= Carron Greig =

English business executive, landowner and courtier

Sir Henry Louis Carron Greig (21 February 1925 – 11 July 2012), usually known simply as Carron Greig, was an English business executive, landowner and courtier.

==Early years==
The son of Phyllis (née Scrimgeour) and Sir Louis Greig, he was born in Kingston, Surrey, and attended Sandroyd School, Eton and Sandhurst.

==World War II==
He served in the Scots Guards from 1943 to 1947, where he was made a captain and intelligence officer. He was part of the 3rd (Tank) battalion, which worked mostly in Germany as the enemy was in retreat; his hand was crushed by a tank barrel. Other junior officers in his battalion included future Deputy Prime Minister William Whitelaw, Robert Runcie, a future Archbishop of Canterbury, and future industrialist Hector Laing (United Biscuits).

==Business career==
Greig joined London shipbrokers Horace Clarkson & Co. Ltd in 1948, serving as Director and managing director before being named Chairman (1973–1985). He later became chairman, Horace Clarkson, PLC (1976–93). One of his colleagues at Horace Clarkson was Sir Alexander Glen.

• **Exercise instructions**:
1. For the biography of Carron Greig, state whether each statement agrees with the text, answering yes or no and quoting the deciding words: (a) He served in the Scots Guards from 1943 to 1947. (b) He joined Horace Clarkson & Co. Ltd in 1958. (c) A tank barrel crushed his hand.
2. In the rows, copy out verbatim everything from the line containing "In the photo, which" through the end of the rows, omitting the pictures.

[Rows from a dataset]

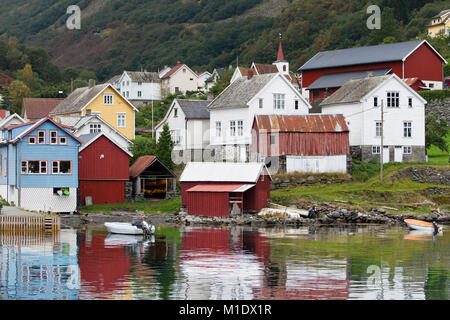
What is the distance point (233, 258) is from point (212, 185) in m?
21.1

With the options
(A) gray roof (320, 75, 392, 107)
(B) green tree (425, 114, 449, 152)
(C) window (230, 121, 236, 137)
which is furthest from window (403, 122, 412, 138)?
(C) window (230, 121, 236, 137)

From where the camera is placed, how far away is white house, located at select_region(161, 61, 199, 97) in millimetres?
152500

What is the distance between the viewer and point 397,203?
66.4 m

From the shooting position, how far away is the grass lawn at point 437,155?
75.9 metres

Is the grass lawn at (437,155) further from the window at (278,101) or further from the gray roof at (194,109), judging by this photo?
the gray roof at (194,109)

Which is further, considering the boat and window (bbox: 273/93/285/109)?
window (bbox: 273/93/285/109)

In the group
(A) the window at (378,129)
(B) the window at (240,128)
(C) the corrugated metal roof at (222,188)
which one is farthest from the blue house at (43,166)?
(A) the window at (378,129)

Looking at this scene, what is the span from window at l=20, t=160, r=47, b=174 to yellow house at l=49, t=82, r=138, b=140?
22945 millimetres

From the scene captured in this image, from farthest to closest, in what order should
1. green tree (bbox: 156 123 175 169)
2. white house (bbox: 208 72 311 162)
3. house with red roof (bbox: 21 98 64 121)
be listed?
house with red roof (bbox: 21 98 64 121)
white house (bbox: 208 72 311 162)
green tree (bbox: 156 123 175 169)

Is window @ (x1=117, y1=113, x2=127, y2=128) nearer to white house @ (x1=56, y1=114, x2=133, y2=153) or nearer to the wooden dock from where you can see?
white house @ (x1=56, y1=114, x2=133, y2=153)

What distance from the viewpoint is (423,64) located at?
93.9 metres

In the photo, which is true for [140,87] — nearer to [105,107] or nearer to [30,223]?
[105,107]
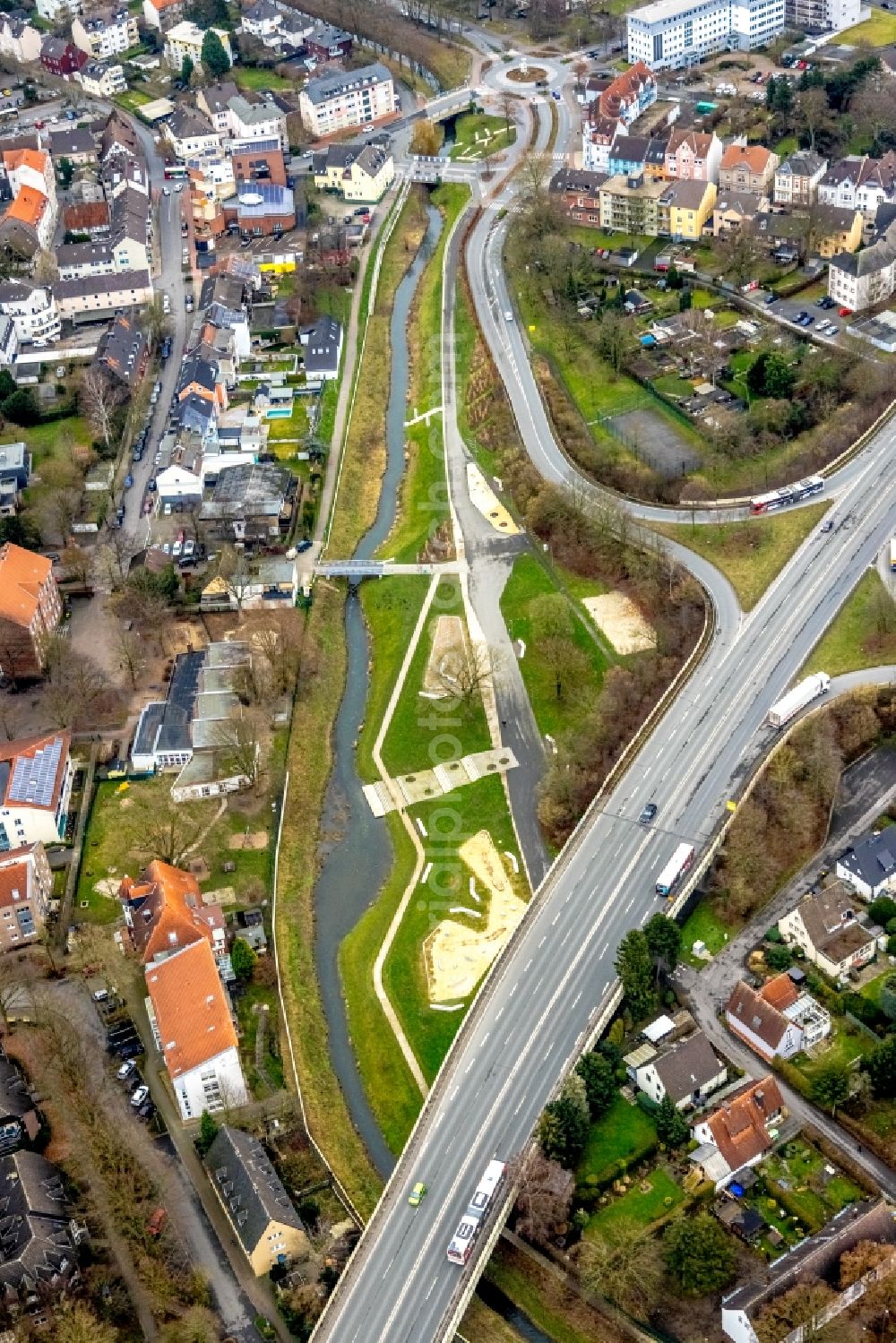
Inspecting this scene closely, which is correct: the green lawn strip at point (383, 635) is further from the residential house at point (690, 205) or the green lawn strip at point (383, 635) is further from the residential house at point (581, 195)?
the residential house at point (581, 195)

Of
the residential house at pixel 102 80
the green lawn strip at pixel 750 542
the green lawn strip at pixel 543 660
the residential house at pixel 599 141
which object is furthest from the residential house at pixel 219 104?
the green lawn strip at pixel 750 542

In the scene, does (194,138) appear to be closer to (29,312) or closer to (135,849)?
(29,312)

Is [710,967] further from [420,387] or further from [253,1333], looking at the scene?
[420,387]

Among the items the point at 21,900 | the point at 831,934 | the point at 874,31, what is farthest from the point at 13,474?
the point at 874,31

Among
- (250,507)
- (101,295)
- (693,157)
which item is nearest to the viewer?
(250,507)

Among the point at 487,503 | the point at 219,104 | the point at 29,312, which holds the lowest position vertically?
the point at 487,503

• **Results of the tasks**:
1.
(a) Yes: "He served in the Scots Guards from 1943 to 1947"
(b) No: "Greig joined London shipbrokers Horace Clarkson & Co. Ltd in 1948"
(c) Yes: "his hand was crushed by a tank barrel"

2.
In the photo, which is true for [140,87] — nearer to [105,107] or nearer to [30,223]?
[105,107]
Inspecting this scene closely, which is correct: the green lawn strip at point (383, 635) is further from the residential house at point (690, 205) or the green lawn strip at point (383, 635) is further from the residential house at point (581, 195)?
the residential house at point (581, 195)

Of
the residential house at pixel 102 80
the green lawn strip at pixel 750 542
the green lawn strip at pixel 543 660
the residential house at pixel 599 141
which object is furthest from the residential house at pixel 219 104?
the green lawn strip at pixel 750 542

In the scene, does (194,138) appear to be closer to (29,312) or closer to (135,849)?
(29,312)

Is [710,967] further from [420,387] or further from [253,1333], looking at the scene?
[420,387]

Among the items the point at 21,900 | the point at 831,934 | the point at 874,31, what is farthest from the point at 13,474?
the point at 874,31

Among
- (250,507)
- (101,295)
- (693,157)
which item is nearest to the viewer?
(250,507)

Among the point at 487,503 | the point at 219,104 | the point at 29,312, which holds the lowest position vertically?
the point at 487,503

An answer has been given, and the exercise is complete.